• _OBJETIVO DEL EJERCICIO_
Localiza en el listado siguiente cada línea que contenga la palabra "seen" y cópiala.

[Preguntas sobre la geometría de la escena]
*-*-*

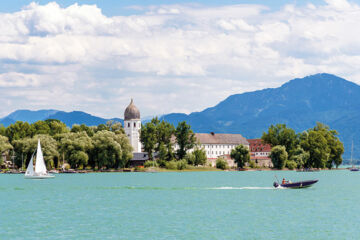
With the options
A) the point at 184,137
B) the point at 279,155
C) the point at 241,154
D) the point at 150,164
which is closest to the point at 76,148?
the point at 150,164

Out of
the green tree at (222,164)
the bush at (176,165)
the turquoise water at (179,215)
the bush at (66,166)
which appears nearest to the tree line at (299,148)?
the green tree at (222,164)

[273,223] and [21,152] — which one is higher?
[21,152]

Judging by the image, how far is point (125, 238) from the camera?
38.6 m

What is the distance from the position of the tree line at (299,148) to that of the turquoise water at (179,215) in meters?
87.5

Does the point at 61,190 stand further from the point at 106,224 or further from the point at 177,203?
the point at 106,224

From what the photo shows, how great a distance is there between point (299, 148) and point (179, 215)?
12371 centimetres

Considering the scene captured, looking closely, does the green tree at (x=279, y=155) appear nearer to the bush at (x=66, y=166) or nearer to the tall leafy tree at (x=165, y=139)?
the tall leafy tree at (x=165, y=139)

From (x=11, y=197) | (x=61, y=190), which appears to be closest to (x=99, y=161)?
(x=61, y=190)

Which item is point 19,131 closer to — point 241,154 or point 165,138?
point 165,138

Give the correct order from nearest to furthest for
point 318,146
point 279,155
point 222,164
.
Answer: point 279,155 < point 222,164 < point 318,146

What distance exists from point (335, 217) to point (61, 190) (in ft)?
145

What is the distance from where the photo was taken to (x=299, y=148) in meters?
169

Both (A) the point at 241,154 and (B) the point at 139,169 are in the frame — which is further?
(A) the point at 241,154

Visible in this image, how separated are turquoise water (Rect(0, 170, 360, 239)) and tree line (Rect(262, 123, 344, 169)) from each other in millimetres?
87496
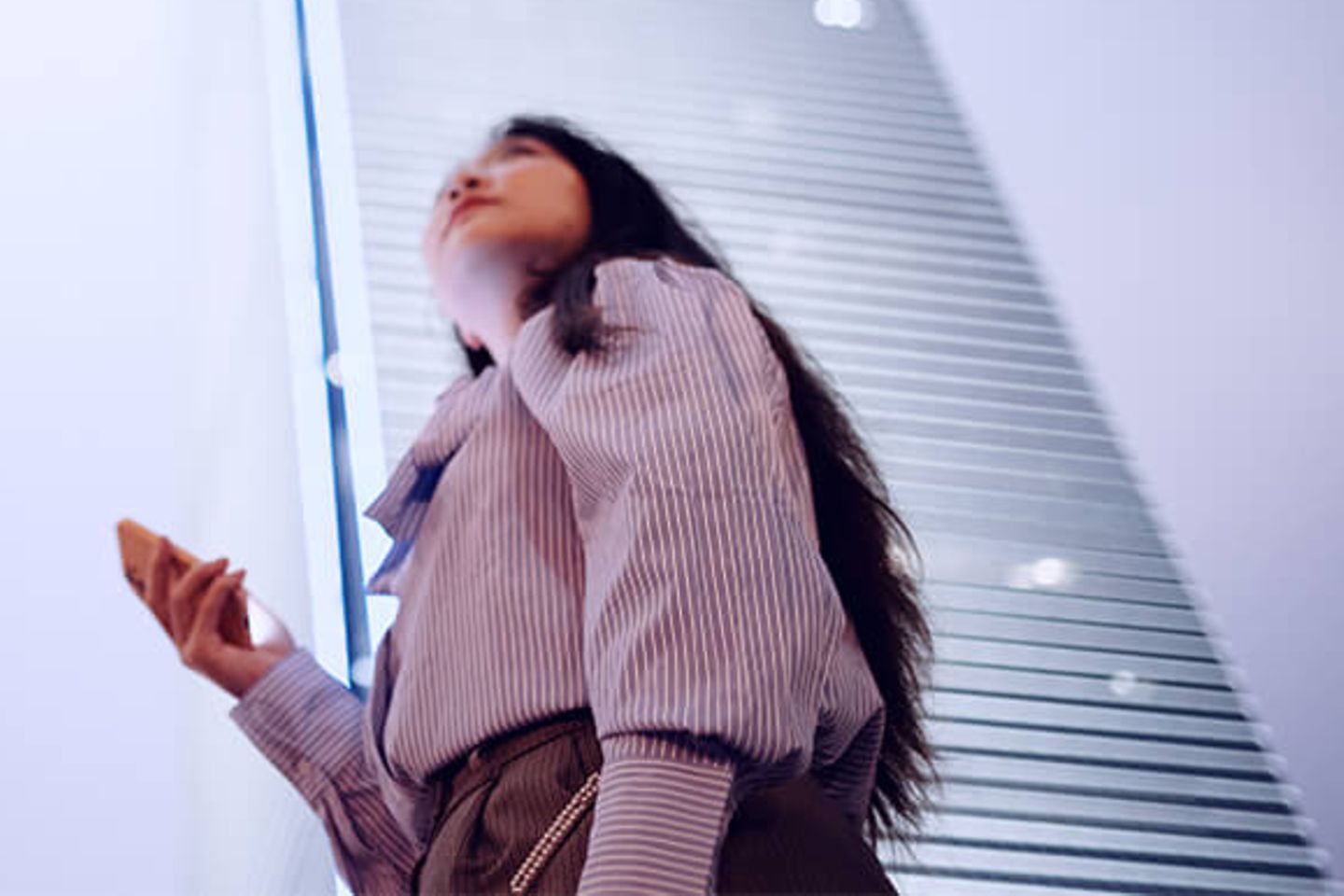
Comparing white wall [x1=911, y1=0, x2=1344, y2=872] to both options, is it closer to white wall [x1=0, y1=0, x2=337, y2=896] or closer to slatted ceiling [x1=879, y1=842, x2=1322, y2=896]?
slatted ceiling [x1=879, y1=842, x2=1322, y2=896]

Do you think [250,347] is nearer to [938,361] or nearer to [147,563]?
[147,563]

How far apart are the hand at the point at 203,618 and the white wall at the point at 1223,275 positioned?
119 cm

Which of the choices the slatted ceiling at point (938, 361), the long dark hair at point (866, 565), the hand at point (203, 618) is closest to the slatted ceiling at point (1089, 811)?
the slatted ceiling at point (938, 361)

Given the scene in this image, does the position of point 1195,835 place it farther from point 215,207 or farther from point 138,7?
point 138,7

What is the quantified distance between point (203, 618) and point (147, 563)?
0.18ft

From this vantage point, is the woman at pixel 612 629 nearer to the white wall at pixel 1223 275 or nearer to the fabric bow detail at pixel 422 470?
the fabric bow detail at pixel 422 470

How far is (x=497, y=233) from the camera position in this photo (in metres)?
0.99

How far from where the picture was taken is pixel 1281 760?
4.98ft

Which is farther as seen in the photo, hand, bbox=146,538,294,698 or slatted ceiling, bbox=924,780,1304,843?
slatted ceiling, bbox=924,780,1304,843

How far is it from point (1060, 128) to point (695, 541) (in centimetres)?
166

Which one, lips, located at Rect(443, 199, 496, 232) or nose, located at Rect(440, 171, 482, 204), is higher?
nose, located at Rect(440, 171, 482, 204)

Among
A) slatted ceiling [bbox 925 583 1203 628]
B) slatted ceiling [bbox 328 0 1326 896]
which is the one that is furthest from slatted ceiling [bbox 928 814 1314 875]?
slatted ceiling [bbox 925 583 1203 628]

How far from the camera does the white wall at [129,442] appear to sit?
104cm

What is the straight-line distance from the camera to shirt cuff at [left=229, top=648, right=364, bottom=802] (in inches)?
32.9
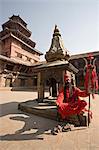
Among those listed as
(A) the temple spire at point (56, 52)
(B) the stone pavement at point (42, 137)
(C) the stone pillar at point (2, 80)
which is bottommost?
(B) the stone pavement at point (42, 137)

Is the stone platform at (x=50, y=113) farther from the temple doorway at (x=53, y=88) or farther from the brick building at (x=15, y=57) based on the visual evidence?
the brick building at (x=15, y=57)

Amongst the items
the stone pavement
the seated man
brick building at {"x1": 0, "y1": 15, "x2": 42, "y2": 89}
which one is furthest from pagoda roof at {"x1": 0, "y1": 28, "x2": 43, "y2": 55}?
the stone pavement

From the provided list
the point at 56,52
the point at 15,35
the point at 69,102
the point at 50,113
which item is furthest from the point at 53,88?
the point at 15,35

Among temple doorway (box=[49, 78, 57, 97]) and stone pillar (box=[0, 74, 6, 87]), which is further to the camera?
stone pillar (box=[0, 74, 6, 87])

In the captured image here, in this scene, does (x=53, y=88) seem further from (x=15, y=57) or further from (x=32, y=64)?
(x=15, y=57)

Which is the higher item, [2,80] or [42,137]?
[2,80]

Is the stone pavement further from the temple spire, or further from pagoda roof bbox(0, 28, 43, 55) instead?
pagoda roof bbox(0, 28, 43, 55)

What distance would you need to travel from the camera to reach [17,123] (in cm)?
455

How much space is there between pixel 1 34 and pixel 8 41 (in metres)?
3.76

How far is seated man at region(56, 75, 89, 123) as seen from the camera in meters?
4.19

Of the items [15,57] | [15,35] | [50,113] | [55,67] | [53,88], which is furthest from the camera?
[15,35]

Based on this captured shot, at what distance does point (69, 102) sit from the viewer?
4.67 m

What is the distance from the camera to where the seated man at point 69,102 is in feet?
13.8

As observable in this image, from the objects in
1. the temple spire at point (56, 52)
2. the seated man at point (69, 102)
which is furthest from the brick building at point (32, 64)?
the seated man at point (69, 102)
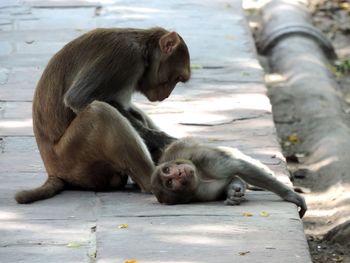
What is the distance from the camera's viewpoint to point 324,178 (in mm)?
8883

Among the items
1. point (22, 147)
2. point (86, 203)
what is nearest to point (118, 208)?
point (86, 203)

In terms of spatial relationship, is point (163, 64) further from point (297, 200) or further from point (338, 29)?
point (338, 29)

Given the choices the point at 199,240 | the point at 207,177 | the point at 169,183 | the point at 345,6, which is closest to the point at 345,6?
the point at 345,6

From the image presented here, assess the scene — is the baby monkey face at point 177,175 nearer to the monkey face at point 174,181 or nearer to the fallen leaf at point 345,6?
the monkey face at point 174,181

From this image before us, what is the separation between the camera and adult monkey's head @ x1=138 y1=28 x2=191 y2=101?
7277 millimetres

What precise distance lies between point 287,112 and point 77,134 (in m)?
4.37

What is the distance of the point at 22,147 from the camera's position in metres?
8.45

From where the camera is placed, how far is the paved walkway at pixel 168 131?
598 cm

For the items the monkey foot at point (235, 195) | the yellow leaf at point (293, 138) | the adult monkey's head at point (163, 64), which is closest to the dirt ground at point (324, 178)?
the yellow leaf at point (293, 138)

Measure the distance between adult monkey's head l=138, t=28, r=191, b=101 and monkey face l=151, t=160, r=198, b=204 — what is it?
71 cm

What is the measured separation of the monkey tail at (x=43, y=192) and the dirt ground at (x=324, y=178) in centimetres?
188

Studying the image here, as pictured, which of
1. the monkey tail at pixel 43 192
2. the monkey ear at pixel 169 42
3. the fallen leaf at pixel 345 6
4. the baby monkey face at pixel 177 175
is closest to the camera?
the baby monkey face at pixel 177 175

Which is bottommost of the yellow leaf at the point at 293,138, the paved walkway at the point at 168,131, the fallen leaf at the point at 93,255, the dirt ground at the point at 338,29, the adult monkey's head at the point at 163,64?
the dirt ground at the point at 338,29

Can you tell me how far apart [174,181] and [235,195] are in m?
0.43
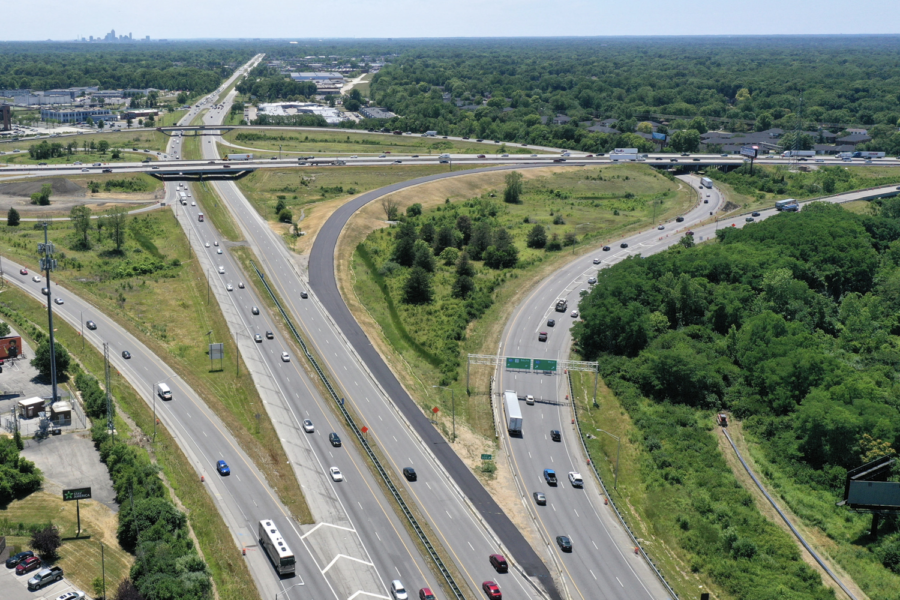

*-*-*

• _RESPUESTA_
Which is farther as seen in the photo, hand, bbox=146,538,294,698 or slatted ceiling, bbox=924,780,1304,843?
How far is seated man at region(56, 75, 89, 123) as seen from the camera in meters?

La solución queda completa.